Biography James Joseph Sylvester
- Time Period1814 - 1897
- Place
- CountryEngland
Poet Biography
English mathematician born on Sept. 3, 1814, to Abraham Joseph Sylvester. James Joseph was educated at the Royal Institution School, Liverpool, he proceeded to St. John's College, Cambridge, where he earned the coveted Second Wrangler in mathematics in 1837. Unable to swear to the Thirty-nine Articles of the Anglican Church, however, Sylvester was barred from obtaining a degree. Still, he earned the post of Professor of Natural Philosophy at University College, London, on Nov. 25, 1837.
Single all his life, and dedicated more to public research than to regular teaching, Sylvester led a restless academic life.
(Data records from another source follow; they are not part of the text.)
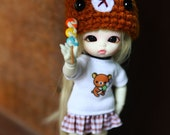 C009 - Felix brownie / Pukipuki  Outfits (Dress and hat / Free candy.)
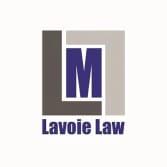 Lavoie Law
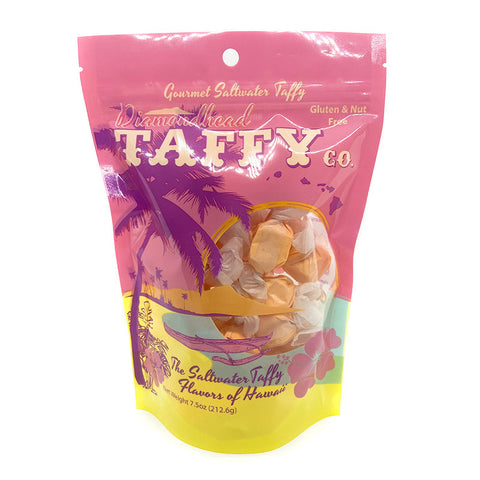 POG Saltwater Taffy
Appointed as Professor of Mathematics, University of Virginia, 1841, the year he obtained an M.A. degree from the University of Dublin, he resigned soon after, in March 1842, evidently because of an altercation with a student who had insulted him. He returned to England to work at Equity and Law Life Assurance Company from 1845 to 1855. Sylvester was called to the Bar in 1850. His next post was as Professor of Mathematics, Royal Military Academy, Woolwich, from 1855 to 1870. During this stint he became President of the London Mathematical Society and of the Mathematical and Physical Section of the British Association.
Sylvester again left academe, this time with just one book to his name, The Laws of Verse (1870), which he practiced with as marked originality and flare as he did the analysis of numbers. His finest poem, Kepler's Apostrophe, movingly expresses the fierce unrepentance of any free-thinking researcher. Sylvester lived unemployed in London until 1877, when Johns Hopkins University in Baltimore engaged him as Professor of Mathematics. In America he founded the American Journal of Mathematics. By 1883 he left Baltimore to become Savilian Professor of Geometry at New College, Oxford University, until his retirement in 1894. Among the greatest mathematicians of the 19th century, Sylvester founded invariant algebra. He died on March 15, 1897, and was interred in the Jewish Cemetery, Ball's Pond, London.